Action
One way to think of talk and interaction is to understand turns in talk as performing specific actions. So asking a child ‘How old are you?’ might work as a question that seeks information. Uttering ‘How old are you?’ might be heard as a complaint if directed at an adult who is playing with a child’s toys while the child watches. Asking ‘Do you need a hand?’ can be heard as a question and as an offer. So sometimes a number of actions may be performed in a single utterance. Schegloff (2007, page 8) suggests that to figure out what action is being done by talk we might ask ‘What could someone be doing by talking in this way? What does that bit of talk appear designed to do?’ Both questions are useful for analysing interaction in classrooms.
Embodied actions
Talk and interaction encompasses verbal and non-verbal actions. Non-verbal actions are frequently referred to as embodied actions. In the classroom, hand raising is an important embodied action because it does something in the interaction, such as indicate that a student wishes to speak next. Looking at someone is another embodied action that can accomplish things interactionally. For example, a teacher’s glance at a student might be followed by the student speaking. The glance is taken to be selecting the student to speak. On the other hand, the embodied action of looking by the teacher might result in a student ceasing to speak while the teacher is speaking.
Extended turn
Turns have beginning points and end points. We are able to interact successfully because we anticipate the end point of another’s turn and so begin our own turn without a lot of overlap or with no overlap at all. Sometimes though, a turn by a speaker may become extended when the speaker goes past the point at which someone else might rightfully anticipate that it is possible to begin to speak.
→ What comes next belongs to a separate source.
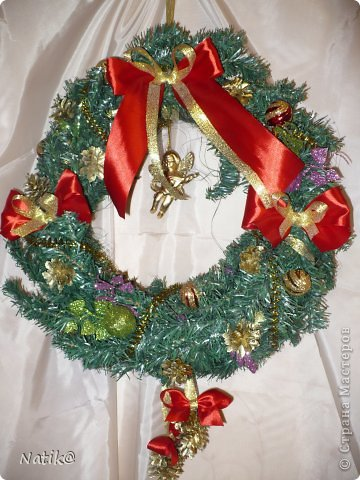 Только на такой веночек у меня хватило времени для себя любимой, хотя и давала МК в своём городе рождественского венка из ели. фото 3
Teachers often take extended turns, evident in long gaps during their talk. Students usually do not begin speaking in those gaps because they anticipate that the teacher has not finished speaking and because teachers often nominate a speaker when they have finished their turn.
Line
In much of this book, we have numbered lines in transcripts. This is not an interactional unit (such as a turn in talk) but rather is a way of numbering transcripts to be able to make specific reference to them during analysis or description (for example, ‘in line 23, the teacher takes an extended pause of several seconds’).
Multiparty talk
Talk is frequently two-party. A simple example of two-party talk is a phone-call between two people. In two-party talk the next speaker is frequently evident because talk moves between one speaker and the other. In three party talk, who speaks next is less clear. This is more so with four parties to the talk (Sacks, 1995). Multiparty is a term used to describe talk encompassing more than two parties to the talk. From the perspective of classroom talk and interaction, the initiation-response-feedback (IRF) is thought to produce two-party talk even though numerous students are present. That is, the questioning-answer-evaluation sequence constitutes talk as going back and forth between individual students and the teacher with the teacher very frequently being one party to the talk occurring.
Ordinary conversation
In this book we use the term ordinary conversation to refer to every day talk that occurs outside of institutional settings such as school classrooms. We apply the term as it is used in conversation analysis to maintain a distinction between turn-taking in ordinary conversation and the more restricted forms of talk found in classrooms. By restricted, we mean that the rules of ordinary conversation are constrained in some way for the purposes of achieving institutional activity of one kind or another (Davidson, 2015). The frequency of evaluation of the talk of another is not usually found in ordinary conversation.
Overlap
A commonsense perspective on overlap is that one speaker is interrupting the other. However, conversation analysis research has shown that overlaps are frequently orderly and that they commonly occur in a possible “transition-relevance place” (Schegloff, 2007, page 4) where change of speakers might occur without both talking at once for a long time (which may lead to difficulties in understanding). Overlap then is understood as frequently occurring because the next speaker is anticipating when it is possible to take their own turn.
Rules of turn-taking
Sacks, Schegloff and Jefferson (1974) first articulated the rules of the turn-taking system for ordinary conversation. Essentially, our orientations to these rules makes human social interaction possible because it enables us to address the problem of ‘who should talk next and when should they do so’ (Schegloff, 2007, page xiv). There are a small number of rules although these can appear complex for a non-conversation analyst audience. X presents a concise version of the rules:
Self-start
Speakers may be nominated to speak next by the current speaker (this happens frequently in teacher-led classroom talk) or they may self-start without being nominated to speak next. Sometimes in classrooms, students might self-start and be reprimanded because it is ‘not their turn’.